Die lokalen Haushalte der Ukraine haben im Zeitraum Januar bis April 2026 4,9 Mrd. UAH an Steuern auf Immobilien, mit Ausnahme von Grundstücken, eingenommen, was einem Anstieg von 14,5 % im Vergleich zum Vorjahreszeitraum entspricht, wie der Staatliche Steuerdienst (DNS) mitteilte.
Die höchsten Einnahmen wurden in Kiew (1,05 Mrd. UAH), den Regionen Kiew (547,3 Mio. UAH), Dnipropetrowsk (490 Mio. UAH) und Lemberg (487 Mio. UAH) verzeichnet. Die Behörde erinnerte daran, dass diese Steuer nur auf die Fläche erhoben wird, die die Freibeträge überschreitet: über 60 m² für Wohnungen, über 120 m² für Häuser und über 180 m² für verschiedene Wohnformen. Der Steuersatz wird von den lokalen Behörden festgelegt, darf jedoch 1,5 % des Mindestlohns pro Quadratmeter über der Freigrenze nicht überschreiten.

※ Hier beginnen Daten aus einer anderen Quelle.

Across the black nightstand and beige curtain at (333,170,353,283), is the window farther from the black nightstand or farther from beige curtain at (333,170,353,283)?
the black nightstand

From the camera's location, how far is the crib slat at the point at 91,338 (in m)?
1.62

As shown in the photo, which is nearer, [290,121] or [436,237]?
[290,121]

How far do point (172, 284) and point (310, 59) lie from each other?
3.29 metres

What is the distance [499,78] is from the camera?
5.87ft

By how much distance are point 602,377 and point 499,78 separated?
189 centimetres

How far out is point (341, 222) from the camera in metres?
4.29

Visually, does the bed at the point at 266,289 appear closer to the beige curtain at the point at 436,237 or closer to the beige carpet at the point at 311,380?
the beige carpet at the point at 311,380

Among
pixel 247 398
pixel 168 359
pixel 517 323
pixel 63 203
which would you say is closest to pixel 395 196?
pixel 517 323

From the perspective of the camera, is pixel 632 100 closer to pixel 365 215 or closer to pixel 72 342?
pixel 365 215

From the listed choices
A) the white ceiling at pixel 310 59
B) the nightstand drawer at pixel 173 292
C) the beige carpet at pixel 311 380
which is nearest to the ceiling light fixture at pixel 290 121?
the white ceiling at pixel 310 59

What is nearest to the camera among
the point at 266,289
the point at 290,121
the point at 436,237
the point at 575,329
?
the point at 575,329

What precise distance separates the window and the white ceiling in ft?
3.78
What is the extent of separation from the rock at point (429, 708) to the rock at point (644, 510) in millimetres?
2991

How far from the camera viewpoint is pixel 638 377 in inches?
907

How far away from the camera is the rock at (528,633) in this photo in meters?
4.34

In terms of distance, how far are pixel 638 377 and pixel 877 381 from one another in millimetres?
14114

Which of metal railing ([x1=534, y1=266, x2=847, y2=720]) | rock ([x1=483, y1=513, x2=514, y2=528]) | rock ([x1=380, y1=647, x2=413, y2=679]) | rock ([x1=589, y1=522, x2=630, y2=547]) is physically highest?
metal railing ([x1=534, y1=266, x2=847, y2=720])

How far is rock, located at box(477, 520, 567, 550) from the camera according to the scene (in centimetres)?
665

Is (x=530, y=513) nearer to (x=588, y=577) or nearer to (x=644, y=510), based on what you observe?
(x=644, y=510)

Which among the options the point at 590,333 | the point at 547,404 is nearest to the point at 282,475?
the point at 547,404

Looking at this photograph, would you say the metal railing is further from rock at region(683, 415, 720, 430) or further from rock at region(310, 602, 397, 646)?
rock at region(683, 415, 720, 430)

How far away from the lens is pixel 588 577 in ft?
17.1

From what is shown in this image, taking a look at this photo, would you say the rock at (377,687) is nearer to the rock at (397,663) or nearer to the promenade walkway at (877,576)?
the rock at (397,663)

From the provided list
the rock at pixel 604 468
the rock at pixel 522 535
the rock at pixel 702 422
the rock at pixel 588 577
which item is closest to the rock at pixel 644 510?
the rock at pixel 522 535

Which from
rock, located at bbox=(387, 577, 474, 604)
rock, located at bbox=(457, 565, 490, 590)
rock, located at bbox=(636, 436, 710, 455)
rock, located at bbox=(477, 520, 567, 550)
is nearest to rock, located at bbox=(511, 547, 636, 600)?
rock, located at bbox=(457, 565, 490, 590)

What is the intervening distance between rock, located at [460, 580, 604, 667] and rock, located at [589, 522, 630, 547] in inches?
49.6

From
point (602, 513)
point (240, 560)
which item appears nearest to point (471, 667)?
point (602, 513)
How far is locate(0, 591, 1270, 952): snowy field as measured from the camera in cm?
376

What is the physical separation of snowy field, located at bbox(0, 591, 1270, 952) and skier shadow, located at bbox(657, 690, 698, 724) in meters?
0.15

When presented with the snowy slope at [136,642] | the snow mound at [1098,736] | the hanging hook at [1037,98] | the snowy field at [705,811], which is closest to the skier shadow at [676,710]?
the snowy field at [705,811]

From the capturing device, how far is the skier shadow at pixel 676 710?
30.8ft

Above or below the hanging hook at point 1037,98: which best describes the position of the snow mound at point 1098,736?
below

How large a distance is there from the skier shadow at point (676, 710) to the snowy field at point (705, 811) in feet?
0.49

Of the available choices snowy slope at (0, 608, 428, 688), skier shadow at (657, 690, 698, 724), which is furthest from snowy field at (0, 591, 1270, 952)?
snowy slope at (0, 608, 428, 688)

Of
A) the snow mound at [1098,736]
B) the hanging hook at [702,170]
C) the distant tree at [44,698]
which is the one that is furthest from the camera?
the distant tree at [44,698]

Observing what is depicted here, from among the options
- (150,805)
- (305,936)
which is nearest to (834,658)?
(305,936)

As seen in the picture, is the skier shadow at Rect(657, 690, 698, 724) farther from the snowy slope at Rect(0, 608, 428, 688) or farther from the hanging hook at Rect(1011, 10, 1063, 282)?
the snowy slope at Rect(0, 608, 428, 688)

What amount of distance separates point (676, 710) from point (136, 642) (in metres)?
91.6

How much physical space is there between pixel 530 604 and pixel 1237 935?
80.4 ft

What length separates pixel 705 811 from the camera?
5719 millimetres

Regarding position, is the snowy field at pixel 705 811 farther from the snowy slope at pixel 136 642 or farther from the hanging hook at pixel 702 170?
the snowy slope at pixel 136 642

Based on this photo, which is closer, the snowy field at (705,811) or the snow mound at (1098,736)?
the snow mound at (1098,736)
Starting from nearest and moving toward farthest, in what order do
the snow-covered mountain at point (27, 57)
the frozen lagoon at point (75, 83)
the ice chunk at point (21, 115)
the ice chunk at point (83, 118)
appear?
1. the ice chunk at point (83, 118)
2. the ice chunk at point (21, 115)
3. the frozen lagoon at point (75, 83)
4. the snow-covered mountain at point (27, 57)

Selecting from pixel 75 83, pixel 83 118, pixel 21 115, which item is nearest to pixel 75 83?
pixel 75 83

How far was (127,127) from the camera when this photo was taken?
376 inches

Gleichzeitig stiegen die Einnahmen aus der Grundsteuer in den ersten vier Monaten des laufenden Jahres im Vergleich zum gleichen Zeitraum des Jahres 2025 um 14,3 % auf 15,8 Mrd. UAH. Der zusätzliche Einnahmenzuwachs der lokalen Gemeinden aus dieser Abgabe belief sich auf fast 2 Mrd. UAH. Spitzenreiter bei der Zahlung der Grundsteuer waren die Oblast Dnipropetrowsk (3 Mrd. UAH), Kiew (2,3 Mrd. UAH), Odessa (1,4 Mrd. UAH) und Lemberg (1,2 Mrd. UAH).
Die Grundsteuer ist eine obligatorische lokale Abgabe, die von Eigentümern von Grundstücken, Anteilen und dauerhaften Landnutzern zu entrichten ist. Für natürliche Personen erfolgt die Berechnung durch die Kontrollbehörden, und die Zahlung muss innerhalb von 60 Tagen nach Erhalt des Steuerbescheids erfolgen. Juristische Personen berechnen die Steuer selbst und reichen ihre Steuererklärungen jährlich bis zum 20. Februar ein.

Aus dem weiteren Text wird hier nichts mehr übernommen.